#### Texte source
* * * * * * * * *
Certes, les "jeux d’argent, jeux de vilains"
se terminent rarement bien, et pourtant, on se laisse
aller à imaginer, au-delà de la fin, réaliste et donc
plutôt négative, que ces deux "handicapés des
sentiments" se retrouveront peut-être un jour…
Allez, Raja, laisse tomber Mobylette et
apprend à faire confiance à Frigidaire ,
plus sincère que tu ne le penses peut-être !…
Cathie
Le cinéaste
inspiré et torturé, fin analyste de l’enfance et de
l’adolescence – on se souvient avec plaisir du Petit
criminel, du Jeune Werther ou de Petits frères
– déplace ce coup-ci ses caméras au Maroc, à
Marrakech. Dans une belle maison, Fred (Pascal Greggory)
mène une existence oisive tel un nabab entourée de deux
vieilles cuisinières et essaie de faire renaître le désir
en s’intéressant aux jeunes filles qui viennent
travailler dans son jardin, et plus précisément à Raja
(Najat Benssallem), jeune orpheline à la fois rétive
et insolente. Déjà déçue par une existence dure, elle
ne veut pas croire en l’amour passionnel que lui
prodigue Fred et tente de lui soutirer de l’argent et,
pourquoi pas un mariage éventuel.
* * * * * * * * *
#### Données à utiliser
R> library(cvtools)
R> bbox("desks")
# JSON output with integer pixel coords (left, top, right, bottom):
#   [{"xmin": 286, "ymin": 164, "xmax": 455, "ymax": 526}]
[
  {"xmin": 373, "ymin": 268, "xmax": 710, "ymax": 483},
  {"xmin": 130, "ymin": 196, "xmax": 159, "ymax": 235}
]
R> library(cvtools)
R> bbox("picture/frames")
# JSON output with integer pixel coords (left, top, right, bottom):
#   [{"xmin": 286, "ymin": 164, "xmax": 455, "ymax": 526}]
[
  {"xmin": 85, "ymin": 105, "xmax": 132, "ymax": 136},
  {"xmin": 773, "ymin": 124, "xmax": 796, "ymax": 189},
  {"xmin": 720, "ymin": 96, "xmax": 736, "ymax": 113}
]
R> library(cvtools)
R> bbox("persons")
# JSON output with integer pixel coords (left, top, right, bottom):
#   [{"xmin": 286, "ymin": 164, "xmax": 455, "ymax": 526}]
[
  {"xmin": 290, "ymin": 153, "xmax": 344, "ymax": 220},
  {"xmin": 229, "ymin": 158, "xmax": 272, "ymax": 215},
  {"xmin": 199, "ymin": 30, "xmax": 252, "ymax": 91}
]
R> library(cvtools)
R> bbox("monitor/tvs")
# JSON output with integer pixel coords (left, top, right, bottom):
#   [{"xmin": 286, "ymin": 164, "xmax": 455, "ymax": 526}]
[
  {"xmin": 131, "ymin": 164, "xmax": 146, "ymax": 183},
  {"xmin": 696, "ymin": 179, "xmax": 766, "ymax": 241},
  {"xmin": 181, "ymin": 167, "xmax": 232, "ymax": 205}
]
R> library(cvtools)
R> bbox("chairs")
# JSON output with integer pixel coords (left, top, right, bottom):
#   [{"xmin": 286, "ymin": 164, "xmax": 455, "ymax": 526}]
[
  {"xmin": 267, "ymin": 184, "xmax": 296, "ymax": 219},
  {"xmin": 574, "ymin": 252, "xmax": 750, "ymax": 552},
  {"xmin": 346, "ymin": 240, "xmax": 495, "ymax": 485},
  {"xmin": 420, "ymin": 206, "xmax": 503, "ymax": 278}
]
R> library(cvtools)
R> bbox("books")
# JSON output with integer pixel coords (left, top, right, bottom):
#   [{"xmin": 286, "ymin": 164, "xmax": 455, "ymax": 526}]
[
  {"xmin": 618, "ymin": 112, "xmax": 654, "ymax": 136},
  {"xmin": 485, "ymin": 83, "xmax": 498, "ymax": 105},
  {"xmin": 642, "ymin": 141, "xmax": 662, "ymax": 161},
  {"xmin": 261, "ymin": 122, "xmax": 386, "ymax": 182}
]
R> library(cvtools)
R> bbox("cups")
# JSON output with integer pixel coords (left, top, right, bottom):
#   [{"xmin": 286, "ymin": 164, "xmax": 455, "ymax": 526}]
* * * * * * * * *
#### Consigne 1
Reproduisez à l'identique le passage de la critique de film qui va de « mène une existence » à « un mariage éventuel. ».
#### Consigne 2
Relevez chaque ligne du listing où figure la chaîne « bbox ».
Le texte et le listing proviennent de sources distinctes.

#### Réponse finale 1
mène une existence oisive tel un nabab entourée de deux
vieilles cuisinières et essaie de faire renaître le désir
en s’intéressant aux jeunes filles qui viennent
travailler dans son jardin, et plus précisément à Raja
(Najat Benssallem), jeune orpheline à la fois rétive
et insolente. Déjà déçue par une existence dure, elle
ne veut pas croire en l’amour passionnel que lui
prodigue Fred et tente de lui soutirer de l’argent et,
pourquoi pas un mariage éventuel.

#### Réponse finale 2
R> bbox("desks")
R> bbox("picture/frames")
R> bbox("persons")
R> bbox("monitor/tvs")
R> bbox("chairs")
R> bbox("books")
R> bbox("cups")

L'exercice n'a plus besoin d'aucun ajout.